I dated someone several years ago who pursued me, behaved super into me and I fell hard. The sex was amazing too, so I'm pretty sure that blinded me to some warning signs. Eventually, after a few months, I knew I needed more for him than just casually dating. I said so and he said "What I'm doing now is all I can do"

I was heartbroken, but knew I needed to walk away. If we'd hung out for four months and he wasn't that into being something more with me, then I knew no amount of time would change that. Some people told me to stick around, but I refused to do that. The ultimate test was when I did end and I never heard from him again. If there were deep feelings on his end, he wouldn't have let me walk away.

No regrets on my end, I'm glad I saw my time with this person through to its final conclusion. And again, the sex was fantastic. Don't regret that either .. hahaha

anonymous Jul 11, 2014 1:30am

Thank you for this article. I spent the night crying over my boyfriend who is emotionally unavailable. I too worked on my communication skills with my last relationship. So now I am always straightforward with my current boyfriend while he was vague. I feel he is leading me on just enough for me to stay around but hides behind his wall saying he is emotionally close and thats the way he is. He wants a serious relationship but shuts me out when I get too close. I am thinking of saving myself all the pain and end it but I have come to love him. At times, I tell myself to be patient and he will come around. But it drives me crazy. I can't sleep…

anonymous Jun 13, 2014 8:36pm

If anything you will learn to love without conditions or guarantees. Many of us are deep and dedicated and loyal and we want answers as to what the other person thinks of us. The other person can keep us by giving us slight encouragement and evasive answers- which keeps us yearning for what we want to hear. When you decide to live in the moment, accept conditions as they are, appear secure and enjoy the present moment of your connection with a person without ownership , you will feel relieved.

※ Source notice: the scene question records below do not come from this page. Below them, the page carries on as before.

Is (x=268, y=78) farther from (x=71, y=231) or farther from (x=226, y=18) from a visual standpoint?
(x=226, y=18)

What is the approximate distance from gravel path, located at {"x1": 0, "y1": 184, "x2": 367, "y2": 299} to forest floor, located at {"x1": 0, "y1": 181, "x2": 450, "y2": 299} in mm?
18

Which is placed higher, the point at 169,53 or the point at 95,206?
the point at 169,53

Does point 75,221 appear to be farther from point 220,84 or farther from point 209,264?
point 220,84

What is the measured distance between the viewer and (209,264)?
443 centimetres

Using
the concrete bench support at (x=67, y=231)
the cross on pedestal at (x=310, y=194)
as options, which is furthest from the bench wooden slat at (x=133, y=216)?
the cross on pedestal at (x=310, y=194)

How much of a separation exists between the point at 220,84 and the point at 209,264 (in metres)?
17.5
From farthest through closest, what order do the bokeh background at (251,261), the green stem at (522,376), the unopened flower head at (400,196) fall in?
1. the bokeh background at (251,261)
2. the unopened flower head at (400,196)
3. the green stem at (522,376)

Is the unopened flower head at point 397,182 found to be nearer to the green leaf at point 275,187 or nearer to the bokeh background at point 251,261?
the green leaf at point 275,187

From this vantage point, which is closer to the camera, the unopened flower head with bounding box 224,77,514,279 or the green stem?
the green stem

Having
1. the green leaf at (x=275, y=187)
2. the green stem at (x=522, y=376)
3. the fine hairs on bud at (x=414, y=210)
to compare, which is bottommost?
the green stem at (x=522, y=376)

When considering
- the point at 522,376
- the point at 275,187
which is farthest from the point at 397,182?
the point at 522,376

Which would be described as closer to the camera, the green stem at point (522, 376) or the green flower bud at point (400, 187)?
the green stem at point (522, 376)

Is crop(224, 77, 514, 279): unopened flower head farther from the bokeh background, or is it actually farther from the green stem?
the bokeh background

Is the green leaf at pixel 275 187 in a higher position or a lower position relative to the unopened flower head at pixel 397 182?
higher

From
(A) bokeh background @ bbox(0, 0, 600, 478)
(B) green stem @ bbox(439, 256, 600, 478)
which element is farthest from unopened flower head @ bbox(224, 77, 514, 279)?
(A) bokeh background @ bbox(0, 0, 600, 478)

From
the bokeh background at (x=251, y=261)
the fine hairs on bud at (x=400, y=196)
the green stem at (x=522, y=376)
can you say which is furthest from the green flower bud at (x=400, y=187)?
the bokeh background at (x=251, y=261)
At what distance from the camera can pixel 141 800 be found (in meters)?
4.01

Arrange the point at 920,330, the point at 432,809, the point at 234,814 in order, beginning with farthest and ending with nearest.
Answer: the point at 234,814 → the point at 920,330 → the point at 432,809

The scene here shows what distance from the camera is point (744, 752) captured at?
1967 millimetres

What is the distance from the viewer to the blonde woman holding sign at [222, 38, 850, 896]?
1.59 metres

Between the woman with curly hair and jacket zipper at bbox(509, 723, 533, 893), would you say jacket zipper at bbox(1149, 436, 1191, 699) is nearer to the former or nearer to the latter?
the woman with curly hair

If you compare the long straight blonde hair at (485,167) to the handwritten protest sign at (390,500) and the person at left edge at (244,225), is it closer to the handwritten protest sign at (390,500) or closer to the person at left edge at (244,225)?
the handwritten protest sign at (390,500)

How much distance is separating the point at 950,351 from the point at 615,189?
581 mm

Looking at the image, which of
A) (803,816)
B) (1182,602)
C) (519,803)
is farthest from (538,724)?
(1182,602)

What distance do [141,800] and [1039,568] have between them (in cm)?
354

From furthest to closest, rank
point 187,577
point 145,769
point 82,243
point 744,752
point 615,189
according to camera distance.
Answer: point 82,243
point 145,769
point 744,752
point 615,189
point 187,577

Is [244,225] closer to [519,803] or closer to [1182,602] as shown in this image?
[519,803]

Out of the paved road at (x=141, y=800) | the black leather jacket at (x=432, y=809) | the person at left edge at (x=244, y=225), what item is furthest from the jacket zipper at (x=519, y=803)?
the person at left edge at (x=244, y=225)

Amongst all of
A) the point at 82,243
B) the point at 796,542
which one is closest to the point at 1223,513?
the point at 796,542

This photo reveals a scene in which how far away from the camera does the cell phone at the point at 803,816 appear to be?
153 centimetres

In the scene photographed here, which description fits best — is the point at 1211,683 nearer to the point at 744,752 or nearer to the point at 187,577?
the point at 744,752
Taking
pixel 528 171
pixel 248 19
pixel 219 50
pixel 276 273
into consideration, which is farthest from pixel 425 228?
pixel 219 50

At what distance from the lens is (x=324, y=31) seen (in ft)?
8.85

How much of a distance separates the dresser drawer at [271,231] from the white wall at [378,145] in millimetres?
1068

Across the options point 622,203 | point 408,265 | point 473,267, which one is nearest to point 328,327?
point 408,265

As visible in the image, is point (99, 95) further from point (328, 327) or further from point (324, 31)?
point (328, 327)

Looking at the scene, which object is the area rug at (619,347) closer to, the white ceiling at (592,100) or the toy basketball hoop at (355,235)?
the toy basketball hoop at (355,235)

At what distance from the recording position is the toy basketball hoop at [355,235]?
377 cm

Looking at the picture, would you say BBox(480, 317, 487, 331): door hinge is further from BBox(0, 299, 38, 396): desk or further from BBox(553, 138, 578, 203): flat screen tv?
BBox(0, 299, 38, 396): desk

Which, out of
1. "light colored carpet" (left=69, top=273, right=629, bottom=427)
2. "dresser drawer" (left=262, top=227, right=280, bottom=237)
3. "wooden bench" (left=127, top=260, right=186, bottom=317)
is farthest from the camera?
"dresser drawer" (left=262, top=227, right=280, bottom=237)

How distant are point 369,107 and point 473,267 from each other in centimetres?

anonymous Jun 7, 2014 10:28am

Thank you so much for posting this!! I am wrestling with a very similar situation that has been going on for almost a year, and has been puzzling me… causing lots of tears and "energy leaks", and me realizing that I'm actually love with the person I have made up in my head, not the reality of the person. I have learned so many "lessons" from it. I think your questions at the end, about if you are meeting yourself fully, this rings true for me. Maybe the reason I accept these responses that lack heart/honesty from this person are because I still accept those kinds of answers from myself, and that kind of behavior from myself.

I think my journey to learn how to really love myself and take care of myself is very much in-progress, and your article is an important sign post along the way! Bless you!

anonymous Jun 7, 2014 7:51am

Kara:
A friend of mine posted this piece and I found it articulate, refreshing, vulnerable, and respectful. I applaud you for that. It seems that some commenters have become distracted by considerations of whether it is you or the man in question who was emotionally unavailable and your responses have demonstrated a genuine humility which is also refreshing.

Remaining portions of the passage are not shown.